-- Your task --
Answer with a bare number: the count of lines in the records below that have the word "position".

-- Recorded data --
____________________
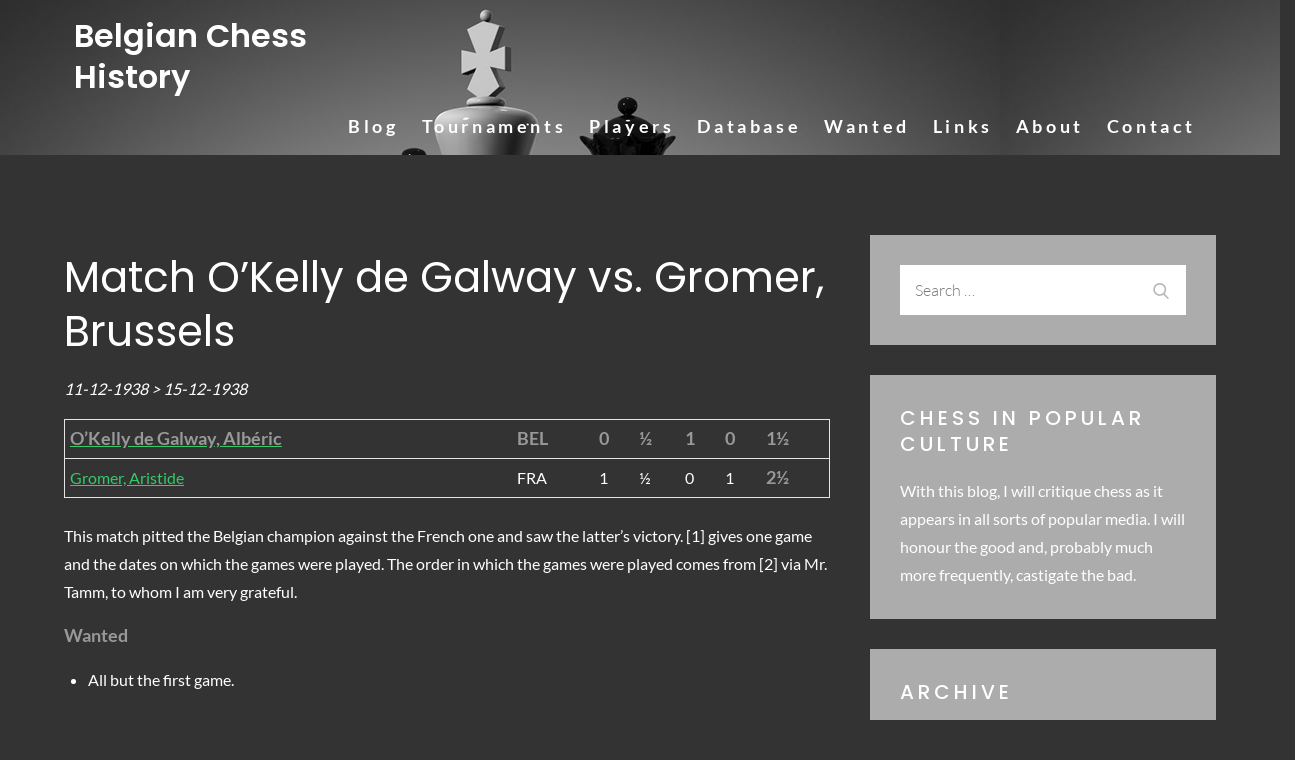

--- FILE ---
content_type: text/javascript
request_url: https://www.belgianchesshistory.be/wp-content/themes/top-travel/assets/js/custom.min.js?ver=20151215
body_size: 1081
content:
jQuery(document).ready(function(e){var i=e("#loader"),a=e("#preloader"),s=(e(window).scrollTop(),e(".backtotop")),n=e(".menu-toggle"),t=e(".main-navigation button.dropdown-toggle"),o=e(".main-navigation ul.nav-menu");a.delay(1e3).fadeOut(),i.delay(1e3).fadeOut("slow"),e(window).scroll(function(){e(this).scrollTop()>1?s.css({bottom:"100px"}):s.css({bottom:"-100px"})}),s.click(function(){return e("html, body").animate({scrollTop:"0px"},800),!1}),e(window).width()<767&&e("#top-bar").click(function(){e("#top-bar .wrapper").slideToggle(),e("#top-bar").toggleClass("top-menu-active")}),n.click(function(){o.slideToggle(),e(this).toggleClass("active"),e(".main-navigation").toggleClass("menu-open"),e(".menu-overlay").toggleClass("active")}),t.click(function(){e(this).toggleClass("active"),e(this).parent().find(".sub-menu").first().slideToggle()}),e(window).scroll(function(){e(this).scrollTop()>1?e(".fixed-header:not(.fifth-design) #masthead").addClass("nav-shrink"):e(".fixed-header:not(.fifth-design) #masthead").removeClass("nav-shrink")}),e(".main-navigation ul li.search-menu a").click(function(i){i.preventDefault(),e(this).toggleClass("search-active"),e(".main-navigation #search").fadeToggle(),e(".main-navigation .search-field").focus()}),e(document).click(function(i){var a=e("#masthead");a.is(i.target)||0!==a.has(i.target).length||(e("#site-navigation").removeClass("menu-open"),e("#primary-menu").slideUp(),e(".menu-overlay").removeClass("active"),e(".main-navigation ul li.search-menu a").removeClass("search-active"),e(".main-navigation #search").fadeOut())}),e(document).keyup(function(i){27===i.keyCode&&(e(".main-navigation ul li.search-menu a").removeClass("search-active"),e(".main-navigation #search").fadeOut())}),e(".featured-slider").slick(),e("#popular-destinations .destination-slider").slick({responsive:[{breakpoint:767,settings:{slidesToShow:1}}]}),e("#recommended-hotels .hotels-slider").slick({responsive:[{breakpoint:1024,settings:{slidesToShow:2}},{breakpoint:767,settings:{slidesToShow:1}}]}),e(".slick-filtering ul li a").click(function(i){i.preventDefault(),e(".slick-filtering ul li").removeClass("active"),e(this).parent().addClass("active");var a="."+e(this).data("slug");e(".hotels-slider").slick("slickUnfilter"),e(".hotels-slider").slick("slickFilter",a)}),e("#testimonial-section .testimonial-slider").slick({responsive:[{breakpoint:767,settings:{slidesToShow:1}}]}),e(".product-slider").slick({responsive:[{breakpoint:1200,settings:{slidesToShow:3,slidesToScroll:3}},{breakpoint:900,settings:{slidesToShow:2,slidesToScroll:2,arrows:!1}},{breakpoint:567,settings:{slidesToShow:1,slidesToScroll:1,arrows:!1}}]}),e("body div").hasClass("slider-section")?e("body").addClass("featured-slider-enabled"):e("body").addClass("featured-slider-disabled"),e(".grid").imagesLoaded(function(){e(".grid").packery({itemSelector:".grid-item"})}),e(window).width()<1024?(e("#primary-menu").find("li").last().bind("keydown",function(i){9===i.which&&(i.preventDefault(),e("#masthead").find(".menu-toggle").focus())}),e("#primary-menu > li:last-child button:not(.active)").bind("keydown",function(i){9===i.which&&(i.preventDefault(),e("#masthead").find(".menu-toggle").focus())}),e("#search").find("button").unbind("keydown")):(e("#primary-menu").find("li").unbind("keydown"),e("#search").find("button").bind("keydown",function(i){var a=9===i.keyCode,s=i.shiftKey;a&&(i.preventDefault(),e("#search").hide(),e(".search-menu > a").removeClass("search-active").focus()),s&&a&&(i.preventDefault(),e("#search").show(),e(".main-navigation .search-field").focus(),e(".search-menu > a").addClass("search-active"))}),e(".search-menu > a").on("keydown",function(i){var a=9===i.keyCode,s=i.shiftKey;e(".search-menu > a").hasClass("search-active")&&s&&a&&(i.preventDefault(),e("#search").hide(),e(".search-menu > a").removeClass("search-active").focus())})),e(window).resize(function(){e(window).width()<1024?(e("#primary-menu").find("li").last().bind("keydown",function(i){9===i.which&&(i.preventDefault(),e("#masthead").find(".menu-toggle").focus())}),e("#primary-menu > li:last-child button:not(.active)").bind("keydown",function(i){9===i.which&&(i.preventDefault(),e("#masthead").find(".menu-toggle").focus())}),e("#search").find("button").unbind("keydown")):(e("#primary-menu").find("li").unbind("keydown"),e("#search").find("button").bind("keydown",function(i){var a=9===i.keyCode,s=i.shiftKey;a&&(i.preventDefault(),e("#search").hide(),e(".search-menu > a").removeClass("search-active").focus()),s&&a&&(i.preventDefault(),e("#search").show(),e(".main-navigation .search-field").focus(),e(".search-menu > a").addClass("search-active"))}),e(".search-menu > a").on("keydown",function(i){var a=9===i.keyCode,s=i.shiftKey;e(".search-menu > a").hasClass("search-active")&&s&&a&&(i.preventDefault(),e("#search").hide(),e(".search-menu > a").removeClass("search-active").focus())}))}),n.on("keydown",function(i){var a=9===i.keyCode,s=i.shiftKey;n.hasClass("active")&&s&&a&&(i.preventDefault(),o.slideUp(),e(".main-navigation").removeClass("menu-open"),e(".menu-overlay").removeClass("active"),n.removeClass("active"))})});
____________________
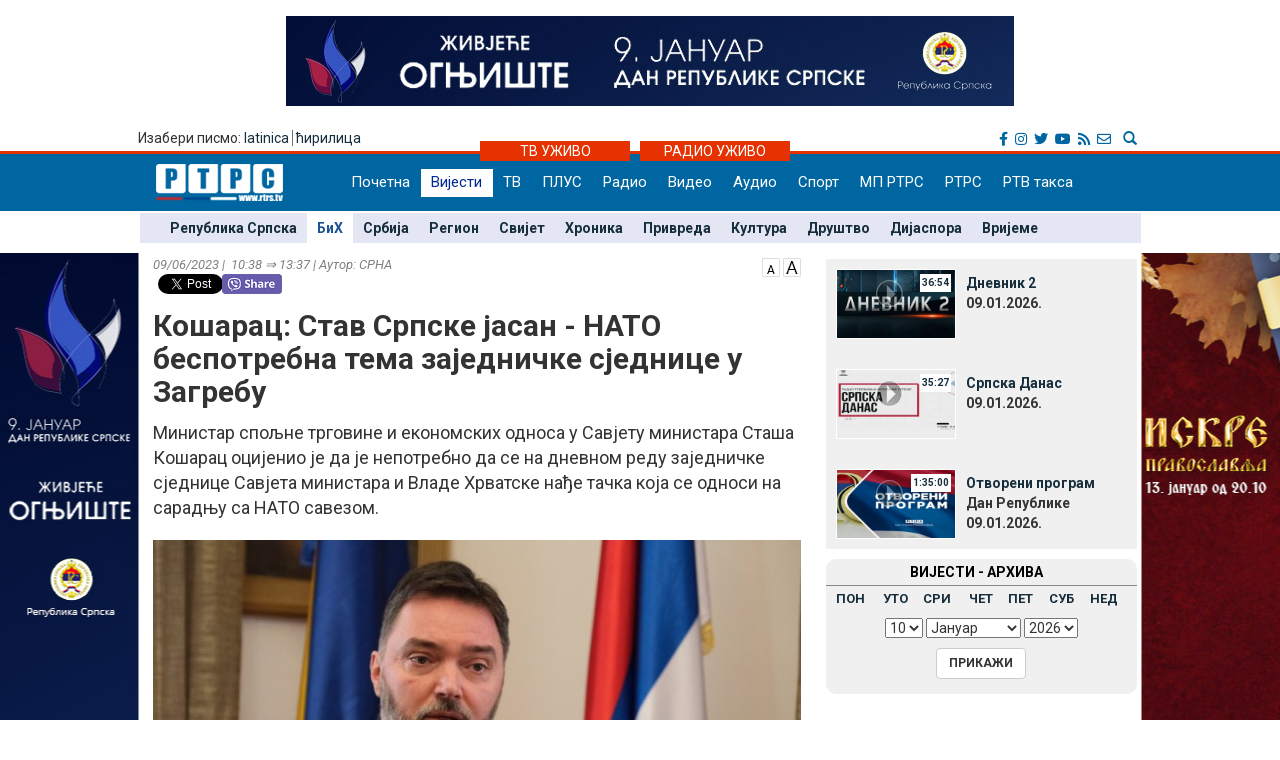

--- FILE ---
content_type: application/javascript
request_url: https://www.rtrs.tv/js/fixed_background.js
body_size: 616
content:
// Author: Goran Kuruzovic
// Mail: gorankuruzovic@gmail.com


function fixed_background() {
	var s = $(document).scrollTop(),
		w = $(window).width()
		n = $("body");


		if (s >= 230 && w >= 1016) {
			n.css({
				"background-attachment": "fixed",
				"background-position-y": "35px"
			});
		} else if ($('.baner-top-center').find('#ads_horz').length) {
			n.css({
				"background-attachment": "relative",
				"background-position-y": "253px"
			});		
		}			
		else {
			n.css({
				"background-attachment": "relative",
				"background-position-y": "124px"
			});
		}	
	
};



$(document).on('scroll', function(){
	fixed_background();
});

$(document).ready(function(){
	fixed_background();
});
____________________
-- Task result --
3